Der Hang ist steil, von stacheligen Brombeerranken durchzogen und landwirtschaftlich nur sehr schwer nutzbar. Obwohl für jeden Setzling  sorgsam ein Giesrand modelliert und auch noch mit Steinen stabilisiert werden muss, sitzen schon nach vier Stunden alle Sträucher an Ort und Stelle. Es herrscht eine fröhliche, ungezwungene Stimmung. Die körperliche Arbeit im Freien, der grandiose Blick zur Alpenkette, das wertschätzende Miteinander und das Gefühl einfach etwas Sinnvolles für die unter Hitze und Trockenheit leidende Natur zu tun, scheint die Pflanzhelfer schlichtweg glücklich zu machen.

„Ich bin jetzt zum dritten Mal dabei, und jede Pflanzung war einfach ein tolles Erlebnis,“ berichtet eine begeisterte Mittfünfzigerin. „Endlich mal mit den eigenen Händen etwas für die Natur tun zu können, das fühlt sich einfach gut an“, sagt lächelnd eine ältere Dame.

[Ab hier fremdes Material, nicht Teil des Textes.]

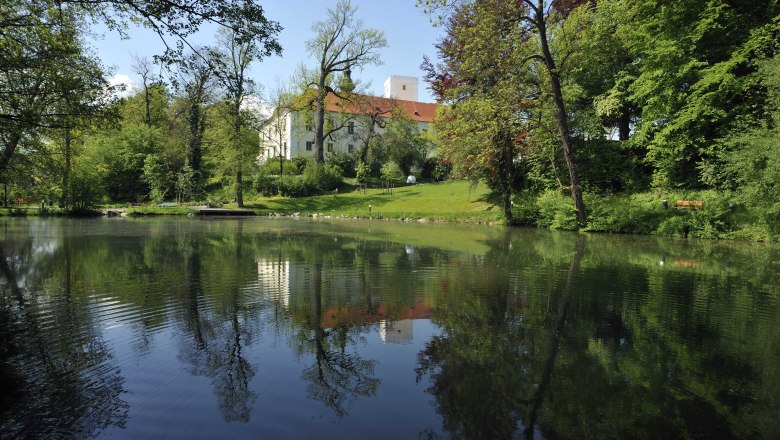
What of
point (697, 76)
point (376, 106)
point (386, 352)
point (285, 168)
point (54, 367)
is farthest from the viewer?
point (376, 106)

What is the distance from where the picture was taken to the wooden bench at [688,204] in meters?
20.7

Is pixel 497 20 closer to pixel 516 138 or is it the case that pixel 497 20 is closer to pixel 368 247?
pixel 516 138

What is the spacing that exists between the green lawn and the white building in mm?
7548

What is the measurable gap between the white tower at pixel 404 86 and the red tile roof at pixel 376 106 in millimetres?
7425

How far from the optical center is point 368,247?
1598cm

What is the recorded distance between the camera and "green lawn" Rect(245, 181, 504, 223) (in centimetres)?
3231

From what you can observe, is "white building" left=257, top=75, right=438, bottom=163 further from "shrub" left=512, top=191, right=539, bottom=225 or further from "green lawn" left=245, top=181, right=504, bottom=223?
"shrub" left=512, top=191, right=539, bottom=225

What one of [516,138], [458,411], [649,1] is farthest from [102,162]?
[458,411]

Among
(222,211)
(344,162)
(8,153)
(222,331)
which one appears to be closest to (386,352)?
(222,331)

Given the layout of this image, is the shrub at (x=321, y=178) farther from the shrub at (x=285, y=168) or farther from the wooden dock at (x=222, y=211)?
the wooden dock at (x=222, y=211)

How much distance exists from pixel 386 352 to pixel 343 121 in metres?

Eine junge Familie hat sich spontan zur Teilnahme entschlossen. Sie wollen mit ihrem Kind das nächste Mal gleich wieder dabei sein.

Zur Erholung der großen und kleinen Pflanzer gab es von den Besitzer zwischendurch Tee, Kaffee und Zopfbrot. Zum Schluss wurde noch mit feinem Chilli sin carne, leckeren Kuchen und Kaffee bewirtet. 

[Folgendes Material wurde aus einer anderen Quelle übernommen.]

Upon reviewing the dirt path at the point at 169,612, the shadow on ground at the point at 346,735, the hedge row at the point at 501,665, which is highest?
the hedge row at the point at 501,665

 „Wir wollen hier in unserer Region ganz praktisch etwas für die heimische Tier- und Pflanzenwelt tun“ beschreibt Raff die Zielsetzung von PflanzreWir e.V. . Jedes Jahr würden mehrere Hecken, immer wieder Streuobstbäume  oder Laubbäume gepflanzt.  

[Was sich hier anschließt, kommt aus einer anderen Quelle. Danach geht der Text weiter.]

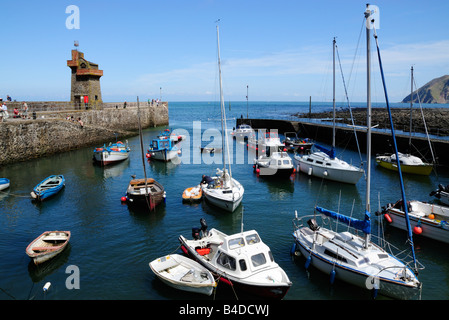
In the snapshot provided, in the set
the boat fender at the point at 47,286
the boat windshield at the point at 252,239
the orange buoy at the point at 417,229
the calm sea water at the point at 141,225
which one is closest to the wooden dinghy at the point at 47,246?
the calm sea water at the point at 141,225

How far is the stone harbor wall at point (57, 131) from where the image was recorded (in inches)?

„Wir vom Verein organisieren die Pflanzungen zusammen mit Unterstützern und den Besitzer.“ Die Pflanzung selbst versteht PflanzreWir e.V. als öffentliche  Aktion, zu der jede/r eingeladen ist. „Gerne pflanzen wir auch mit Schulklassen, anderen Vereinen oder Familien. Jeder ist eingeladen und willkommen.“ 

Die  finanzielle Unterstützung durch die Kreissparkasse Ravensburg und die fachliche Begleitung durch den Landschaftserhaltungsverband Ravensburg seien dabei eine große Hilfe, betont Raff. Es ist immer eine große Freude, wenn Kontakt zu Grundstückseigentümern entsteht, die bereit dafür sind, dass auf Ihrem Grundstück eine naturnahe Pflanzung entsteht, wo man der heimischen Tier- und Pflanzenwelt wieder ein Stück ihres Lebensraumes zurückgeben kann.